>> BEGIN RECORDS SHOWN
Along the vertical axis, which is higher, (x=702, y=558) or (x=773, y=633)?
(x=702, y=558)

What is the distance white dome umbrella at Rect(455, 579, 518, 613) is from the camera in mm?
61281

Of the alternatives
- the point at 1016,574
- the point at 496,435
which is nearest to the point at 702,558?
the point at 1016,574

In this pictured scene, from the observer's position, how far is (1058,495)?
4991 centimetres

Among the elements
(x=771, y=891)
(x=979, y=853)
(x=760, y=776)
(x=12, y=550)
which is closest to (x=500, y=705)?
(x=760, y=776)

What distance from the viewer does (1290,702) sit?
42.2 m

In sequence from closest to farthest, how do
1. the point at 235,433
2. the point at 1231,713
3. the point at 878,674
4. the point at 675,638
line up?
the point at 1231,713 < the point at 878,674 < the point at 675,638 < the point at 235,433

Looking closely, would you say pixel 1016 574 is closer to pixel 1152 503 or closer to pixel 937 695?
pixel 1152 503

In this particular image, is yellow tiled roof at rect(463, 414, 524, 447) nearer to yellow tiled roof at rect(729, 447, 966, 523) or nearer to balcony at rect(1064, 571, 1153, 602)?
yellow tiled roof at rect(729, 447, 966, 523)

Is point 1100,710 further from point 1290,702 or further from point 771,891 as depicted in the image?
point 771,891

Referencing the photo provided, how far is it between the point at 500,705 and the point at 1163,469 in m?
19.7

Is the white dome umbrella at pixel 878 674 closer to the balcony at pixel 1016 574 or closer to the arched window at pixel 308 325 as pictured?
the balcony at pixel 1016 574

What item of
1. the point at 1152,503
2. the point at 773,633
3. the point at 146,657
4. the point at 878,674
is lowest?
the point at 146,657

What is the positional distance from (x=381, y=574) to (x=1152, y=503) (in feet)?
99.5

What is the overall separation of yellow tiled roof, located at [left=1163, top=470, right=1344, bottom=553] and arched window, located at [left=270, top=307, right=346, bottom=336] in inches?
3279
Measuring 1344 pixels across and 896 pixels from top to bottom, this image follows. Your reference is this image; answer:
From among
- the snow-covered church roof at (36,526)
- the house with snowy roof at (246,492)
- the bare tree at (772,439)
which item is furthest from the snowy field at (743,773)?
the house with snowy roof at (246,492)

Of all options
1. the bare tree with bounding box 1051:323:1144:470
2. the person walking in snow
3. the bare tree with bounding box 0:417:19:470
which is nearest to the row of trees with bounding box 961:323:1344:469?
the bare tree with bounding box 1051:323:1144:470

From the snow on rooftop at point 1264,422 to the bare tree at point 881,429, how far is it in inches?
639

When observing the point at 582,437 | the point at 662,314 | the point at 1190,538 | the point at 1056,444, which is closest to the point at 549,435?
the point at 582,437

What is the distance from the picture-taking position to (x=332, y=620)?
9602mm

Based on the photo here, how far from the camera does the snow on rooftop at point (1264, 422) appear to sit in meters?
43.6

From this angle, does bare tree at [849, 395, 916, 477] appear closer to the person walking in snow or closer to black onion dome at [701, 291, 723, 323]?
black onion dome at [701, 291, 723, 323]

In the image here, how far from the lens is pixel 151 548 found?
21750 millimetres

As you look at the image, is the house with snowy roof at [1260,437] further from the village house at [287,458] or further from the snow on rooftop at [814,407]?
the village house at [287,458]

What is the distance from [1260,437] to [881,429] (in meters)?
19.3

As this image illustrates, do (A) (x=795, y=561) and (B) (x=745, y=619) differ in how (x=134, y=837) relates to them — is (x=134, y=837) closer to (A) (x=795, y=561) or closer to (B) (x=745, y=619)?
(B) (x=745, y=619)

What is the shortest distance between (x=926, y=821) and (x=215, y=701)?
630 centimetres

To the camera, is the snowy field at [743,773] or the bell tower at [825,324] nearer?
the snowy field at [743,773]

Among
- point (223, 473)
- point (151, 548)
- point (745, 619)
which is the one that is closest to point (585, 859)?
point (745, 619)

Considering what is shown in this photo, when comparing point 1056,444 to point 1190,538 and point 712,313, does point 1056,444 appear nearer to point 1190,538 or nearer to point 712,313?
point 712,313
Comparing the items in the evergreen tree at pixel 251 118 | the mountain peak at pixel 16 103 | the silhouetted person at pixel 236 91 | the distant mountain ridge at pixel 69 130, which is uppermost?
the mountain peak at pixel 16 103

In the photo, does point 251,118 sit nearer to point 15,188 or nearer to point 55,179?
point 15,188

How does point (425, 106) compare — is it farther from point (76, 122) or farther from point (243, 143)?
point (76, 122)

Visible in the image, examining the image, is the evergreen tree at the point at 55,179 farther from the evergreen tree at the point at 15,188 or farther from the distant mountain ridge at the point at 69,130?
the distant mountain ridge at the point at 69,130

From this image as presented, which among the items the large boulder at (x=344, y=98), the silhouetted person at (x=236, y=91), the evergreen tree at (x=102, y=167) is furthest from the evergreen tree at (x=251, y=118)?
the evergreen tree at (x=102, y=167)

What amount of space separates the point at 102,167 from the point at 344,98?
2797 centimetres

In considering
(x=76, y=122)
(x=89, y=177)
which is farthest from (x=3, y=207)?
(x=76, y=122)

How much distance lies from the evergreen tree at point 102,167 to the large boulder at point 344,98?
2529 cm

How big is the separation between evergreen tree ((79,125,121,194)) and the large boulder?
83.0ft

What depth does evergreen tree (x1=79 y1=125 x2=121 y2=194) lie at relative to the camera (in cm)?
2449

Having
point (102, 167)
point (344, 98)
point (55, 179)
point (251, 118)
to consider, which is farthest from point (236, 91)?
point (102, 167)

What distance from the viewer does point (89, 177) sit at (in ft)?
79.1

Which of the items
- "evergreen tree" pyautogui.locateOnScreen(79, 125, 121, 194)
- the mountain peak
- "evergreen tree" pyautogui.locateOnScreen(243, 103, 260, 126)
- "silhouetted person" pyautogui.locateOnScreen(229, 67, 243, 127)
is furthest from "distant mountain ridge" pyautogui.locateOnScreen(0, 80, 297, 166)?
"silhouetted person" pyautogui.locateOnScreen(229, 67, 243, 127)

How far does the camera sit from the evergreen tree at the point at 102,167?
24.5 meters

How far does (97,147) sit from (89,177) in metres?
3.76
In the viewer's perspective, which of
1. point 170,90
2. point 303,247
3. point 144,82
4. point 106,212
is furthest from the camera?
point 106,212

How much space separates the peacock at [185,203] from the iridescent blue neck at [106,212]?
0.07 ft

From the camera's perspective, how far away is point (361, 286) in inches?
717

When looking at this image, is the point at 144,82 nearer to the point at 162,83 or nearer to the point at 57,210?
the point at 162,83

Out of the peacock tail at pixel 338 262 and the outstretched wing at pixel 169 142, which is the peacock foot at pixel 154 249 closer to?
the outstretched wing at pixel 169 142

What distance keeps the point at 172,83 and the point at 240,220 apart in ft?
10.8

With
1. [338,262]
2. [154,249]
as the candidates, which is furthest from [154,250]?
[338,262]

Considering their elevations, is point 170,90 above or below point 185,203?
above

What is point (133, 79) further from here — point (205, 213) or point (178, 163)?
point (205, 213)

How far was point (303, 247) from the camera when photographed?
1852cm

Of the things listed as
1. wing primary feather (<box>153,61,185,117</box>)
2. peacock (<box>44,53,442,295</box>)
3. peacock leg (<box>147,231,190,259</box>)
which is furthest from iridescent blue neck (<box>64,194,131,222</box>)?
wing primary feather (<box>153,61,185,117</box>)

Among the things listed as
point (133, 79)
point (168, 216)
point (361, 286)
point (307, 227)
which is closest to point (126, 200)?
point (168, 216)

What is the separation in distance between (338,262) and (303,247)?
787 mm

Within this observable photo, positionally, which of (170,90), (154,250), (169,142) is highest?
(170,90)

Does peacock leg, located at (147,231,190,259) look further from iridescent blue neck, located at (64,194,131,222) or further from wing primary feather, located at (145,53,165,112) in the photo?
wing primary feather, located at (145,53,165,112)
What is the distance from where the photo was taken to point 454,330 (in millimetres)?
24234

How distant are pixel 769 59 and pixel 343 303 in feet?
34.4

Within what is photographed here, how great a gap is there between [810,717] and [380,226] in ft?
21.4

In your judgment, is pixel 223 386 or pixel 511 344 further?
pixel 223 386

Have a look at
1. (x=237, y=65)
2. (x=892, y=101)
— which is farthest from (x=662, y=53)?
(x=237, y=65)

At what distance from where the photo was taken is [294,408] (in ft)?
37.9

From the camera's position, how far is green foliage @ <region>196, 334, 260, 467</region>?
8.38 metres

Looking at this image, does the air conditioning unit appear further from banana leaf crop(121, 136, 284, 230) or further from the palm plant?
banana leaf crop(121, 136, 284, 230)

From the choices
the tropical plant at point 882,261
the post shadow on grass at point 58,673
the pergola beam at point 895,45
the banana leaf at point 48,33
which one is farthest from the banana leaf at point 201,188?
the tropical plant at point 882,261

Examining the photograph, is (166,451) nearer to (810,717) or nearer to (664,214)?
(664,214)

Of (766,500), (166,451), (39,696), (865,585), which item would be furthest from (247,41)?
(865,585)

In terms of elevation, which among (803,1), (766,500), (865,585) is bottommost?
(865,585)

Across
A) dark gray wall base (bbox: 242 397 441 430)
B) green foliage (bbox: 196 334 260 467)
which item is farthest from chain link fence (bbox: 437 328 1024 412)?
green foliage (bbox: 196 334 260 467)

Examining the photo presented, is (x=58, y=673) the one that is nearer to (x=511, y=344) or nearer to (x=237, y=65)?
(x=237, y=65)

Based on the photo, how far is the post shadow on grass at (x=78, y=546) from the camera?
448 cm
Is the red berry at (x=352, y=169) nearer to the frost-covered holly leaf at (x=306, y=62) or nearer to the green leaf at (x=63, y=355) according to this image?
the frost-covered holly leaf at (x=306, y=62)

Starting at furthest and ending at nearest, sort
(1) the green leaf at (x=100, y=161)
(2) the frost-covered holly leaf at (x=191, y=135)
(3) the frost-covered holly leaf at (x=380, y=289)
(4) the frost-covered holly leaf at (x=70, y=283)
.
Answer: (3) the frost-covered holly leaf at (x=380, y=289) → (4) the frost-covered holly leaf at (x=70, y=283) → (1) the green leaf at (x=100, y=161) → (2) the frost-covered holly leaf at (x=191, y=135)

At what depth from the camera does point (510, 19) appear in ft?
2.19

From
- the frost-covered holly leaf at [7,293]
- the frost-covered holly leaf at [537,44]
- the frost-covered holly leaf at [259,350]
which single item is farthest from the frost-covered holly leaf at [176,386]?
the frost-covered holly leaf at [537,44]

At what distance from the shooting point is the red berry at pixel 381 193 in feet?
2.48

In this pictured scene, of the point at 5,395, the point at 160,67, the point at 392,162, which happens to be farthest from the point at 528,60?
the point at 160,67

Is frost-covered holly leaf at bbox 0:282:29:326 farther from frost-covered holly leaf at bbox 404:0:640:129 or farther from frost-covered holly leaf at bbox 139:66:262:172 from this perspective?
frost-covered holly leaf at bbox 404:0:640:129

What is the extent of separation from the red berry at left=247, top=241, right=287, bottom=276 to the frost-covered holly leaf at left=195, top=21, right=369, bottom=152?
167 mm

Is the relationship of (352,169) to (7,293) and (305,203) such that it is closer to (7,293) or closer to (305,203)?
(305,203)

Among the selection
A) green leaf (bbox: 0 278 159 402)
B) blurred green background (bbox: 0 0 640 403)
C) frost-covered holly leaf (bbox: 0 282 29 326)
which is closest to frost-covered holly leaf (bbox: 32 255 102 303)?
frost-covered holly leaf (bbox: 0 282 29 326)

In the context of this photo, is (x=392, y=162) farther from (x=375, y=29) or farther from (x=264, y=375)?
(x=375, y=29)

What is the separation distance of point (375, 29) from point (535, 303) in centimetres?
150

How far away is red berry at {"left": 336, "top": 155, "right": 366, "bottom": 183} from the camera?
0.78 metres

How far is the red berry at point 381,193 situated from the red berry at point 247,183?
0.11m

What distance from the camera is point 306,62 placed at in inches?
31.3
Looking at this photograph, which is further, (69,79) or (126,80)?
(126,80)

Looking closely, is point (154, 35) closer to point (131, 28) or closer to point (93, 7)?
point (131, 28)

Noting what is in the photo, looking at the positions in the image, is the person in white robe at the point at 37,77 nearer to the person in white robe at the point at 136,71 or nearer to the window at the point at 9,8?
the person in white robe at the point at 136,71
>> END RECORDS SHOWN
| PROBLEM |
Extract, exactly, the lines above that begin at the line containing "What is the extent" and end at the final line of the records; add no other text.

| CORRECT RESPONSE |
What is the extent of separation from the red berry at left=247, top=241, right=287, bottom=276 to the frost-covered holly leaf at left=195, top=21, right=369, bottom=152?
167 mm

Is the relationship of (352,169) to (7,293) and (305,203) such that it is closer to (7,293) or closer to (305,203)?
(305,203)

Among the selection
A) green leaf (bbox: 0 278 159 402)
B) blurred green background (bbox: 0 0 640 403)
C) frost-covered holly leaf (bbox: 0 282 29 326)
which is closest to frost-covered holly leaf (bbox: 32 255 102 303)?
frost-covered holly leaf (bbox: 0 282 29 326)

In the context of this photo, is (x=392, y=162) farther from (x=375, y=29) or farther from (x=264, y=375)?
(x=375, y=29)

What is the separation distance of point (375, 29) from point (535, 303) in centimetres?
150

How far away is red berry at {"left": 336, "top": 155, "right": 366, "bottom": 183} from the camera?
0.78 metres

How far is the red berry at point 381,193 situated from the red berry at point 247,183?
0.11m

What distance from the camera is point 306,62 placed at in inches?
31.3
Looking at this photograph, which is further, (69,79) or (126,80)?
(126,80)

Looking closely, is point (154, 35) closer to point (131, 28) or closer to point (93, 7)?
point (131, 28)

Noting what is in the photo, looking at the positions in the image, is the person in white robe at the point at 37,77 nearer to the person in white robe at the point at 136,71 or nearer to the window at the point at 9,8?
the person in white robe at the point at 136,71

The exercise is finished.